You are viewing a plain text version of this content. The canonical link for it is here.
Posted to issues@spark.apache.org by "Dong Wang (Jira)" <ji...@apache.org> on 2019/11/11 12:24:00 UTC
[jira] [Created] (SPARK-29844) Wrong unpersist strategy in
ml.recommendation.ASL.train
Dong Wang created SPARK-29844:
---------------------------------
Summary: Wrong unpersist strategy in ml.recommendation.ASL.train
Key: SPARK-29844
URL: https://issues.apache.org/jira/browse/SPARK-29844
Project: Spark
Issue Type: Improvement
Components: ML
Affects Versions: 3.0.0
Reporter: Dong Wang
In ml.recommendation.ASL.train(), there are many intermediate RDDs. At the end of the method, these RDDs invoke unpersist(), but the timings of unpersist is not right, which will cause recomputation and memory waste.
{code:scala}
val userIdAndFactors = userInBlocks
.mapValues(_.srcIds)
.join(userFactors)
.mapPartitions({ items =>
items.flatMap { case (_, (ids, factors)) =>
ids.view.zip(factors)
}
// Preserve the partitioning because IDs are consistent with the partitioners in userInBlocks
// and userFactors.
}, preservesPartitioning = true)
.setName("userFactors")
.persist(finalRDDStorageLevel) // Missing unpersist, but hard to fix
val itemIdAndFactors = itemInBlocks
.mapValues(_.srcIds)

§ **Recorded information**
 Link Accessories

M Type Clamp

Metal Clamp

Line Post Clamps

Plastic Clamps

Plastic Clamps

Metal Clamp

---

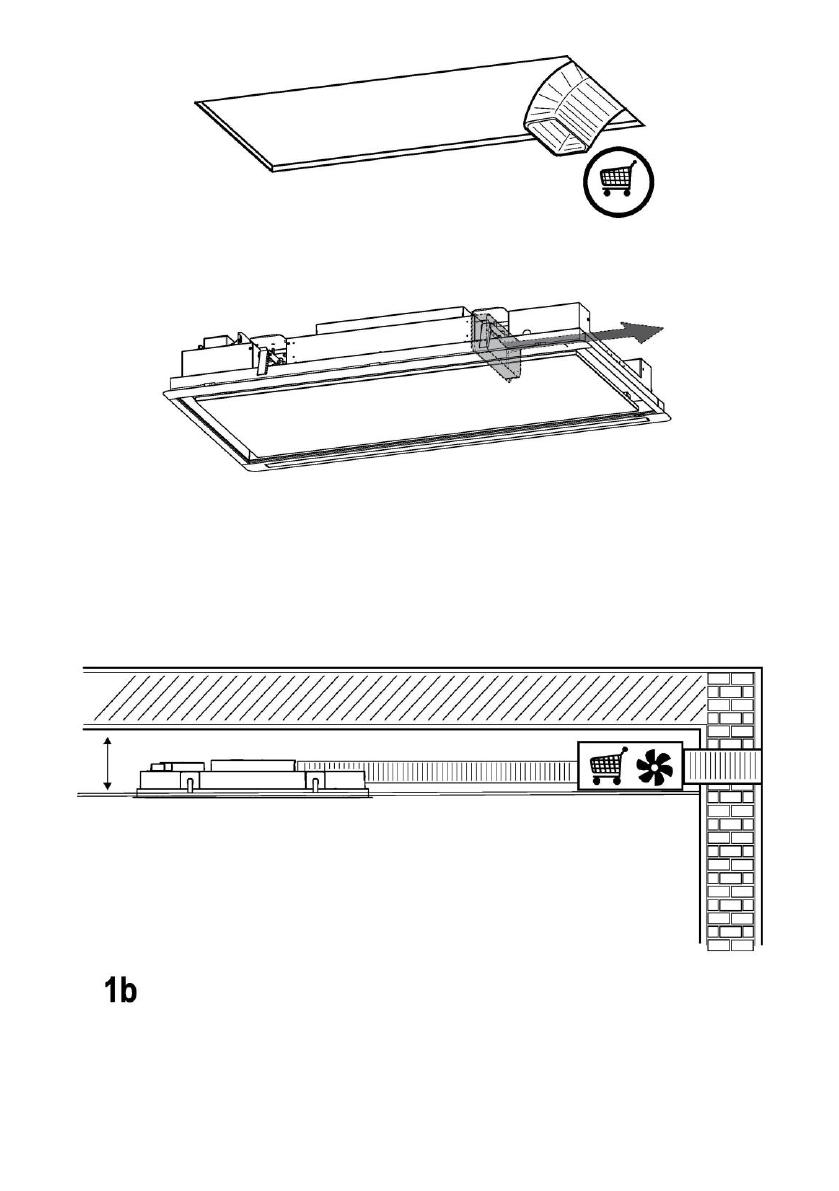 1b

§ **Problems to solve**
(a) Copy the Spark issue report word for word, from "Posted to issues@spark.apache.org" to "and memory waste.".
(b) Write the next part of the Spark issue report, picking up right after the last line it shows.

§ **Answers to the exercises**
(a)
Posted to issues@spark.apache.org by "Dong Wang (Jira)" <ji...@apache.org> on 2019/11/11 12:24:00 UTC
[jira] [Created] (SPARK-29844) Wrong unpersist strategy in
ml.recommendation.ASL.train
Dong Wang created SPARK-29844:
---------------------------------
Summary: Wrong unpersist strategy in ml.recommendation.ASL.train
Key: SPARK-29844
URL: https://issues.apache.org/jira/browse/SPARK-29844
Project: Spark
Issue Type: Improvement
Components: ML
Affects Versions: 3.0.0
Reporter: Dong Wang
In ml.recommendation.ASL.train(), there are many intermediate RDDs. At the end of the method, these RDDs invoke unpersist(), but the timings of unpersist is not right, which will cause recomputation and memory waste.

(b)
.join(itemFactors)
.mapPartitions({ items =>
items.flatMap { case (_, (ids, factors)) =>
ids.view.zip(factors)
}
}, preservesPartitioning = true)
.setName("itemFactors")
.persist(finalRDDStorageLevel) // Missing unpersist, but hard to fix
if (finalRDDStorageLevel != StorageLevel.NONE) {
userIdAndFactors.count()
itemFactors.unpersist() // Premature unpersist
itemIdAndFactors.count()
userInBlocks.unpersist() // Lagging unpersist
userOutBlocks.unpersist() // Lagging unpersist
itemInBlocks.unpersist()
itemOutBlocks.unpersist() // Lagging unpersist
blockRatings.unpersist() // Lagging unpersist
}
(userIdAndFactors, itemIdAndFactors)
}
{code}
1. Unpersist itemFactors too early. itemIdAndFactors.count() will use itemFactors. So itemFactors will be recomputed.
2. Unpersist userInBlocks, userOutBlocks, itemOutBlocks, and blockRatings too late. The final action - itemIdAndFactors.count() will not use these RDDs, so these RDDs can be unpersisted before it to save memory.
By the way, itemIdAndFactors is persisted here but will never be unpersisted util the application ends. It may hurts the performance, but I think it's hard to fix.
This issue is reported by our tool CacheCheck, which is used to dynamically detecting persist()/unpersist() api misuses.
--
This message was sent by Atlassian Jira
(v8.3.4#803005)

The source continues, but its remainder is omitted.